In Iceland, however, there exists a strain of sheep known as “Leadersheep.” Leadersheep are highly intelligent animals, bred with the instinct to lead a flock home during difficult conditions. They have an exceptional ability to sense danger and protect shepherds and flocks when their lives are threatened. It is wise, then, to follow Leadersheep home. Think of Jesus, God’s Lamb, as the divine species of Leadersheep. Hold on to that thought!

The Significance of the Scroll

Recall in the opening Lectio I mentioned that Revelation is written in the literary form of a pastoral letter. Each of the letter’s four parts has an important role to perform, none more important than its main body. The main body of a pastoral letter holds a detailed response to the crisis that occasions the letter. There we find advice and instruction, exhortation and rebuke that put faithful readers to rights. Revelation 5 begins the book’s main section, where the prophet applies the heavenly visions he receives from Jesus to the spiritual crisis (see Lectio 2) at hand. Sometimes, however, the writer inserts a hinge text between the letter’s thanksgiving and its main body on which the letter’s overall thesis then swings. For example, Paul inserts such a passage into Romans 1:16–17, the letter’s thesis statement that is then developed and defended in the main body. Revelation 5 is such a hinge passage, and for this reason most interpreters recognize it as among the book’s most important visions.

The phrase “Then I saw” (5:1) is John’s way of introducing a new scene. He’s still a traveler in heaven’s throne room, and his eye continues fixed on “him who sat on the throne” (5:1). But for the first time the prophet notes a scroll “in [God’s] right hand,” and upon closer scrutiny notes that there is writing “on the inside and on the back” and that it is strapped shut by seven seals (5:1). Although John surely expects his hearers to capture the importance of this document, no commentary of its importance is given. Several, however, have been offered by others during the history of Revelation’s interpretation.

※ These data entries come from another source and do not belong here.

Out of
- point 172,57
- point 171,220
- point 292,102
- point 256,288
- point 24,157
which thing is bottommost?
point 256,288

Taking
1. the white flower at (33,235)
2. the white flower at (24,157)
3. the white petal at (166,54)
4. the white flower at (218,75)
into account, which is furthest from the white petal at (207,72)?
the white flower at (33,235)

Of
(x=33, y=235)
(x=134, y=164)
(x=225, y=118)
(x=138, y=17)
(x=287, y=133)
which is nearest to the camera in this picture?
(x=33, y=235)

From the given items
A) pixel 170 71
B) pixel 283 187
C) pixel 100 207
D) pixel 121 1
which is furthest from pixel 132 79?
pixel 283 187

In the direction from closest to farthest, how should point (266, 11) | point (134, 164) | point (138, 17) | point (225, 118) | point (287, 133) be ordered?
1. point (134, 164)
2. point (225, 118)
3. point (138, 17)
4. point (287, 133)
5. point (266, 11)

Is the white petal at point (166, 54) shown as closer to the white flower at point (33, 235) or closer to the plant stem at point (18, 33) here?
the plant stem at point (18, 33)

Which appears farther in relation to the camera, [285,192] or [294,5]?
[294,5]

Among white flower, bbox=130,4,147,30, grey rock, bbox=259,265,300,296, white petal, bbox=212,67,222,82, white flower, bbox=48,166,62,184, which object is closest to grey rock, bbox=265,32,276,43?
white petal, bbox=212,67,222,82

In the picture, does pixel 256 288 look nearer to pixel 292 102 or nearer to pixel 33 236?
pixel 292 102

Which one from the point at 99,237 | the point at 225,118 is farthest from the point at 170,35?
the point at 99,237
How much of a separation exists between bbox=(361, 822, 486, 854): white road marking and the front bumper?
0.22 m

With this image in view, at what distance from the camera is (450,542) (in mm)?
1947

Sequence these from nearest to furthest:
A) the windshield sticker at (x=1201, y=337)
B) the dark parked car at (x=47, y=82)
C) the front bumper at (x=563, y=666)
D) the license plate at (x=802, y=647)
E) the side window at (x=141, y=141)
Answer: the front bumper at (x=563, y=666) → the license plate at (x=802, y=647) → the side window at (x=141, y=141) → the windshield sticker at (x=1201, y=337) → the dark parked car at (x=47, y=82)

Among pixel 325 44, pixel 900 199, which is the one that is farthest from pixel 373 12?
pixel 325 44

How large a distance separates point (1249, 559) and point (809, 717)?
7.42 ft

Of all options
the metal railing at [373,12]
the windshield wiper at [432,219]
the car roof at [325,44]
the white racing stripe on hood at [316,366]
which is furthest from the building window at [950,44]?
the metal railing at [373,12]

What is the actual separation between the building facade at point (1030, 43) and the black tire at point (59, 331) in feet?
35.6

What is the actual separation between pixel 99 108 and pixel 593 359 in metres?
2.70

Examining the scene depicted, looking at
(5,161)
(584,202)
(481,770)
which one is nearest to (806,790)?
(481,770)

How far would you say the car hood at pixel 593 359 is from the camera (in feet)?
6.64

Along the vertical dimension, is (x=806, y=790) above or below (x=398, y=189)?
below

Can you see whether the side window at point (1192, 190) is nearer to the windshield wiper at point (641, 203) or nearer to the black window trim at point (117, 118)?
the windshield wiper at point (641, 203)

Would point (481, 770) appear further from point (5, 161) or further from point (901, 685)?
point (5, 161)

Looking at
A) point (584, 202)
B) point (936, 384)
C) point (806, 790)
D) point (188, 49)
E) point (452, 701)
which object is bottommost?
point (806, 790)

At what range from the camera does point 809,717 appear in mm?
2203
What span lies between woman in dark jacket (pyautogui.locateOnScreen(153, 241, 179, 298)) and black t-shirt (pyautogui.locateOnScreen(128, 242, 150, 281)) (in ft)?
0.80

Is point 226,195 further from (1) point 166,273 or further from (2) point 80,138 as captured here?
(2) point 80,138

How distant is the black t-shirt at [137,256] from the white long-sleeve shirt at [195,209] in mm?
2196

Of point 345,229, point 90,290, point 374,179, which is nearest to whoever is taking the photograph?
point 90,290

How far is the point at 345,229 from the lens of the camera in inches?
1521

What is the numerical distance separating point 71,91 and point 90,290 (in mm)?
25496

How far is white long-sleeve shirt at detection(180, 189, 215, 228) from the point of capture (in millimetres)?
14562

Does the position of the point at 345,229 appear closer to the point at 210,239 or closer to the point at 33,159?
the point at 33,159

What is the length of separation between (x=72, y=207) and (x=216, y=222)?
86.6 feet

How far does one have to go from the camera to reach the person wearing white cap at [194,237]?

Two observations about the scroll itself must guide us. First, a two-sided scroll is odd, since most would want to protect its contents by placing the writing on the inside only. The number seven symbolizes something complete or finished; whatever is written and sealed shut inside the scroll is a complete or finished literary product. Second, the one who holds it has just been identified and praised by the heavenly host as the Creator who alone establishes the existence and purpose of every creature (4:11). Remove the chapter headings, which later scribes inserted to pace our reading of Scripture. John expects the hearer of Revelation to connect the doxology of 4:11 with the scroll of 5:1. That is, the scroll contains God’s complete and final plan for putting a broken and battered creation to rights.

The One Who is Worthy to Open the Scroll

But there is a problem, and it concerns the protocol for hatching God’s plan of salvation. Ancient hearers may well have recognized this scroll as an imperial document whose importance is signified by the enthroned Caesar’s seven seals. They would have known that such a document written on parchment would not have been enacted until the seals were broken by someone authorized by the ruler to do so, and then read aloud. Put simply, God’s comprehensive plan to save creation from death is initiated only when someone authorized to do so breaks open the sealed scroll and publishes its happy contents. [Author’s Note 1]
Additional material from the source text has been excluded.